# i have an old asplund 6 inch tree chipper i can't find parts for



## mikehacker (Nov 6, 2009)

Looks to be a ford industrial motor on it but noone can find parts for it where i'm from here in alabama.Can anyone help me with a place to find parts on these old parts?


----------



## tomtrees58 (Nov 6, 2009)

man thats old good luck thats from the 50s tom trees


----------



## mikehacker (Nov 6, 2009)

*lol*

oh man i was guessing the 70's that sucks for me.Luckily i do have a chance to sell it right now.


----------



## tomtrees58 (Nov 6, 2009)

mikehacker said:


> oh man i was guessing the 70's that sucks for me.Luckily i do have a chance to sell it right now.

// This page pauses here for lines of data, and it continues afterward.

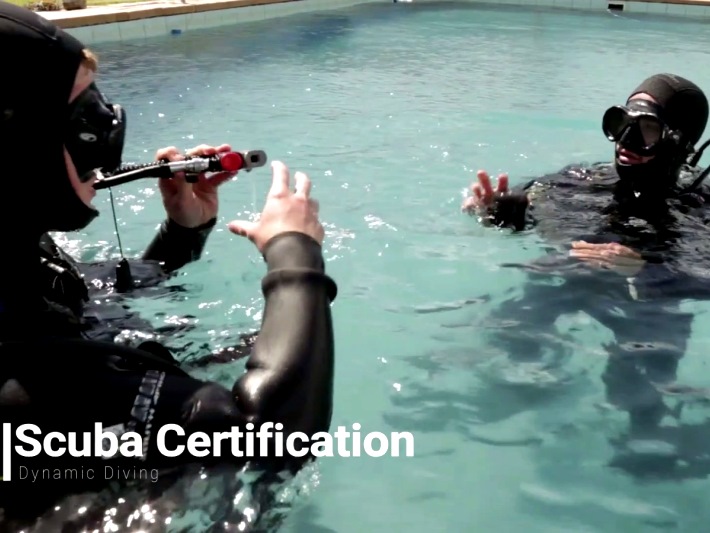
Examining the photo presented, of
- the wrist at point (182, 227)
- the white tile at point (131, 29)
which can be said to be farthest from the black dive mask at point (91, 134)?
the white tile at point (131, 29)

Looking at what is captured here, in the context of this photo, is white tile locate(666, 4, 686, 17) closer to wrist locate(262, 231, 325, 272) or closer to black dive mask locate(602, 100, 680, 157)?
black dive mask locate(602, 100, 680, 157)

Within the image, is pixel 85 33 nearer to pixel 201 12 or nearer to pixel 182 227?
pixel 201 12

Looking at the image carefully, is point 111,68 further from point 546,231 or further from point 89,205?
point 89,205

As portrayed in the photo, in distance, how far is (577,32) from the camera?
1347 cm

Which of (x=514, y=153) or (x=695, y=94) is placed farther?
(x=514, y=153)

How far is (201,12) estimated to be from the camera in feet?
43.2

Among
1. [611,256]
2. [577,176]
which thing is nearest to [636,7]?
[577,176]

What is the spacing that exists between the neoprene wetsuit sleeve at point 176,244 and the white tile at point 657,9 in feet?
52.0

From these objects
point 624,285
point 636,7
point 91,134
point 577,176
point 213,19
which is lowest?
point 624,285

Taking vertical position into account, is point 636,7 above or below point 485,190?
above

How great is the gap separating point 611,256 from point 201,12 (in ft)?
37.6

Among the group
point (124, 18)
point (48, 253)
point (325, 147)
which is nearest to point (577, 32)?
point (124, 18)

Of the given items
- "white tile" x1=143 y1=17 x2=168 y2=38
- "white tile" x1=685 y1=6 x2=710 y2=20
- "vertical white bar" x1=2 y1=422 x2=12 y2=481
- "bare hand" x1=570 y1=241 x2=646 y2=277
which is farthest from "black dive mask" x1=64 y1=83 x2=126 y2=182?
"white tile" x1=685 y1=6 x2=710 y2=20

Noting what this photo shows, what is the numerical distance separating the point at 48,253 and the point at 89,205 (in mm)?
580
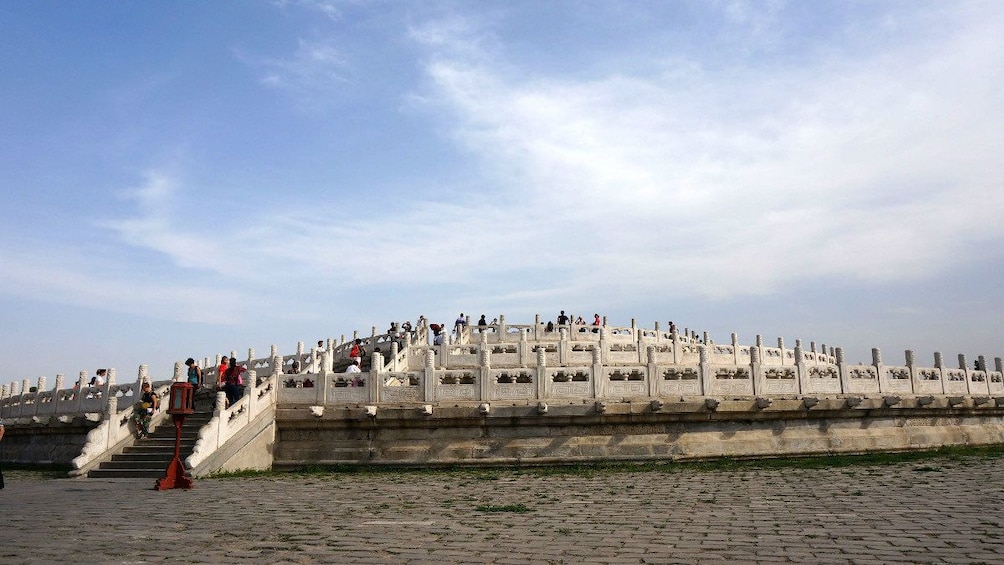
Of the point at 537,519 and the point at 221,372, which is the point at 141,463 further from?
the point at 537,519

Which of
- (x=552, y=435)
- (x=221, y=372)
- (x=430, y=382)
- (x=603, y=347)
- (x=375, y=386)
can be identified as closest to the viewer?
(x=552, y=435)

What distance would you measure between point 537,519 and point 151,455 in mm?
11089

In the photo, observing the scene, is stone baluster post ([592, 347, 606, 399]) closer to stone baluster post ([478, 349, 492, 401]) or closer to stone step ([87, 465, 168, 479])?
stone baluster post ([478, 349, 492, 401])

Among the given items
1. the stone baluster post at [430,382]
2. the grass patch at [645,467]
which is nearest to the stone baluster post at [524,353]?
the stone baluster post at [430,382]

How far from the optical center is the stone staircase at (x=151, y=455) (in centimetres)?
1530

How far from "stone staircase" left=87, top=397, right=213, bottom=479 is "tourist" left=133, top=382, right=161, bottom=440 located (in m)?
0.20

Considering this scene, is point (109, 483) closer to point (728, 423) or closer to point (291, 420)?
point (291, 420)

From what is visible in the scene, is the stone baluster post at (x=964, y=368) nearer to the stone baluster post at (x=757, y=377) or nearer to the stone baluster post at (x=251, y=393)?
the stone baluster post at (x=757, y=377)

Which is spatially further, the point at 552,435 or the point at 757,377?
the point at 757,377

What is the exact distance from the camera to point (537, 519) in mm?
8602

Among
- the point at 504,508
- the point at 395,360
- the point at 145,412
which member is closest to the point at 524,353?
the point at 395,360

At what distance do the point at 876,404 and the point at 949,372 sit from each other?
399cm

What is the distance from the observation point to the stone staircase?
15304 millimetres

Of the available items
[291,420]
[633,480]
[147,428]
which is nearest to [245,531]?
[633,480]
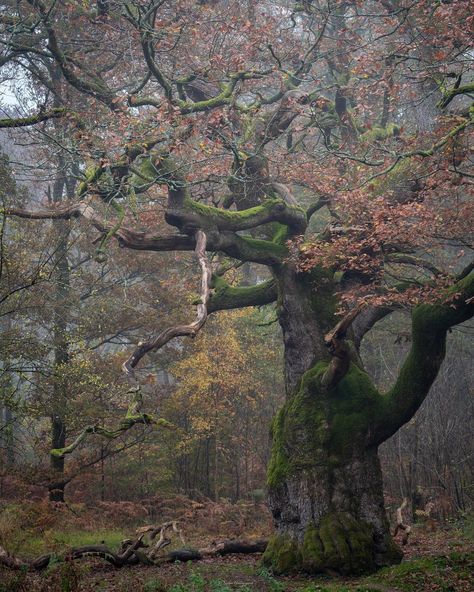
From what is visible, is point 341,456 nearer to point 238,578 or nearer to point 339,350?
point 339,350

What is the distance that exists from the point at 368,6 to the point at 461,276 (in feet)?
39.1

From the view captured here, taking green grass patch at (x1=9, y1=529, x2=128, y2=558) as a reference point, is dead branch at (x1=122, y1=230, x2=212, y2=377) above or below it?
above

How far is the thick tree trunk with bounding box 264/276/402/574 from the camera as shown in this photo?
9312 millimetres

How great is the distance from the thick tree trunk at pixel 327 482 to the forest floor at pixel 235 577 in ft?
1.29

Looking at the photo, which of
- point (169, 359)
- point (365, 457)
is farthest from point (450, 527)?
point (169, 359)

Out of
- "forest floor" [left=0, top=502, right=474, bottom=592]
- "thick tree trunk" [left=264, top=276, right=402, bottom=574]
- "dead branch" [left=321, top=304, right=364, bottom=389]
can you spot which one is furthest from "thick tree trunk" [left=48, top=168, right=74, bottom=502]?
"dead branch" [left=321, top=304, right=364, bottom=389]

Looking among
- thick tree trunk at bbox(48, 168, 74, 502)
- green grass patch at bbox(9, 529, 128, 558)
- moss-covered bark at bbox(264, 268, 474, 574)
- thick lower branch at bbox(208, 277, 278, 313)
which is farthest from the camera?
thick tree trunk at bbox(48, 168, 74, 502)

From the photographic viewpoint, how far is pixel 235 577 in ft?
30.1

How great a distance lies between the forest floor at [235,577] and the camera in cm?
635

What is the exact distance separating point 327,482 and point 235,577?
218cm

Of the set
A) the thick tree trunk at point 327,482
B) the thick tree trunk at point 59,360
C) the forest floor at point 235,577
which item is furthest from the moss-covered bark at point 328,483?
the thick tree trunk at point 59,360

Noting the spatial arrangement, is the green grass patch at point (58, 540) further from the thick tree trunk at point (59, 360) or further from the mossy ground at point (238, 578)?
the mossy ground at point (238, 578)

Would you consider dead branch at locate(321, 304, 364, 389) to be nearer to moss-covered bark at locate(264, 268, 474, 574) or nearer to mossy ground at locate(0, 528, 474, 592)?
moss-covered bark at locate(264, 268, 474, 574)

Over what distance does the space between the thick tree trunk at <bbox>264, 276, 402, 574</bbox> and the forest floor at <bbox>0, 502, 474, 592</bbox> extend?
15.5 inches
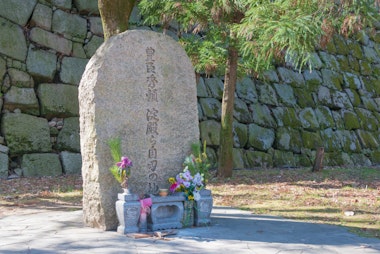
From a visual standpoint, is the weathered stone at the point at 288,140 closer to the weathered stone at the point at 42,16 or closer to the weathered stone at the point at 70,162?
the weathered stone at the point at 70,162

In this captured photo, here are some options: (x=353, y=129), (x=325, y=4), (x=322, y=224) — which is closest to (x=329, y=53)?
(x=353, y=129)

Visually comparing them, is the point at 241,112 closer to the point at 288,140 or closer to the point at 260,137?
the point at 260,137

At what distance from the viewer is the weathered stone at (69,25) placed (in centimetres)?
1077

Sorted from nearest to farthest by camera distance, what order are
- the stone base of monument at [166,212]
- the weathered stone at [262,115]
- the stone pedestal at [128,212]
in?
the stone pedestal at [128,212]
the stone base of monument at [166,212]
the weathered stone at [262,115]

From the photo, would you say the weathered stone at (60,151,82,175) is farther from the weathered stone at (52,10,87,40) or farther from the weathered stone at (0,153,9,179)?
the weathered stone at (52,10,87,40)

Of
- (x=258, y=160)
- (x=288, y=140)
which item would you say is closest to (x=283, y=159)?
(x=288, y=140)

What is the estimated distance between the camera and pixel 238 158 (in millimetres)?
11977

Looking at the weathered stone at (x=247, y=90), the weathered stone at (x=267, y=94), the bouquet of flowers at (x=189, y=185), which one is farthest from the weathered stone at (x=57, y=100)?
the bouquet of flowers at (x=189, y=185)

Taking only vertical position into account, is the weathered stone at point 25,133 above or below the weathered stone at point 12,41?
below

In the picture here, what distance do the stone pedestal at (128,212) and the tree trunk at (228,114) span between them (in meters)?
4.97

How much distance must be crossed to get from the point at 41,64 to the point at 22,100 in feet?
2.92

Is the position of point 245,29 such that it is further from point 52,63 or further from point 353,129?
point 353,129

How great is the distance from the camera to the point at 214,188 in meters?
8.62

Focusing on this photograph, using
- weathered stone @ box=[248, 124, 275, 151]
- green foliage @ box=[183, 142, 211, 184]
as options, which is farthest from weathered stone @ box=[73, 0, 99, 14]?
green foliage @ box=[183, 142, 211, 184]
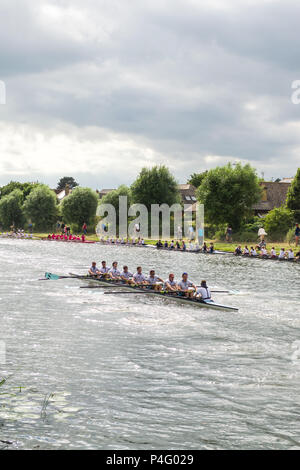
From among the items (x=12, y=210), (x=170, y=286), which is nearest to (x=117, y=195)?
(x=12, y=210)

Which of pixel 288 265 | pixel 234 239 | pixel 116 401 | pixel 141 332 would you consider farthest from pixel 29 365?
pixel 234 239

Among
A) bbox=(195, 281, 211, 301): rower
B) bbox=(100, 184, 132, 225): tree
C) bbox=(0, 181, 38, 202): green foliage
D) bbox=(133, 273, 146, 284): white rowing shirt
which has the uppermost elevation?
bbox=(0, 181, 38, 202): green foliage

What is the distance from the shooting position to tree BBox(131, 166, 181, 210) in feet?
283

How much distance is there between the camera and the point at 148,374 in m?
15.0

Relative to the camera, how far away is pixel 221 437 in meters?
11.3

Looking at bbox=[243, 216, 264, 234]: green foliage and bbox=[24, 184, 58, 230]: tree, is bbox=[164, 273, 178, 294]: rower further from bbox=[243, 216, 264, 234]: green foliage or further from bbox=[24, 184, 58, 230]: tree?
bbox=[24, 184, 58, 230]: tree

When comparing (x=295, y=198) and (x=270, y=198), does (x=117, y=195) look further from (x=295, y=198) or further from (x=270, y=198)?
(x=295, y=198)

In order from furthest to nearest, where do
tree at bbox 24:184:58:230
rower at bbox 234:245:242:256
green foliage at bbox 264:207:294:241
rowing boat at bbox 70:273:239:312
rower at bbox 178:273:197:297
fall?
tree at bbox 24:184:58:230
green foliage at bbox 264:207:294:241
rower at bbox 234:245:242:256
rower at bbox 178:273:197:297
rowing boat at bbox 70:273:239:312

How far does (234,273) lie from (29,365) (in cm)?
2643

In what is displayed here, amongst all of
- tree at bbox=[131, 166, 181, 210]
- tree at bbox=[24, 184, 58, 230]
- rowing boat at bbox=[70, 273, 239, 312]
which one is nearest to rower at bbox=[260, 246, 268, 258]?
rowing boat at bbox=[70, 273, 239, 312]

sell it they made them in the 50s the sixtys the 12" tom trees


----------



## Toddppm (Nov 6, 2009)

I had one from the 70's that was a 6 inch? Ford industrial motor that was used on tons of farm equipment and everything else. Have you tried an equipment or tractor dealer?


----------



## Taxmantoo (Nov 6, 2009)

It isn't the V-4 they sold to Saab, is it?


----------



## mikehacker (Nov 6, 2009)

*it is a 4 cylinder*

can't even find a oil pan gasket for it. best chipper i ever ran in my life though.Wish i could find parts for it i only got $500.00 in it thinking bout selling it in this deal i got worked out i'm just gonna hate to have to deal with the auto feeding i'm rather old schooled i guess.


----------



## mikehacker (Nov 6, 2009)

Toddppm said:


> I had one from the 70's that was a 6 inch? Ford industrial motor that was used on tons of farm equipment and everything else. Have you tried an equipment or tractor dealer?
> 
> 
> 
> [no i haven't tried any tractor places i did hear it was a ford industrial but no one can find parts for it so far i did think about checking with a tractor dealer.if i do not sell it that will be my last resort.


----------



## tomtrees58 (Nov 7, 2009)

mike hacker said:


> Toddppm said:
> 
> 
> > I had one from the 70's that was a 6 inch? Ford industrial motor that was used on tons of farm equipment and everything else. Have you tried an equipment or tractor dealer?
> ...


----------



## mikehacker (Nov 7, 2009)

tomtrees58 said:


> mike hacker said:
> 
> 
> > no the 6" was in the sixties the 12" came out in the 70s i had a 12 " 1980 i got new go to napa for motor parts and for drum parts go to altec they took over asplundh tom trees
> ...


----------



## sefh3 (Dec 16, 2009)

What kind of parts are you looking for? You mentioned oil pan gasket? Permatex will work for that.


----------



## newtree (Jan 10, 2010)

we can find any of the parts that we need at the local auto parts stores ie. carquest, bumper to bumper and napa


----------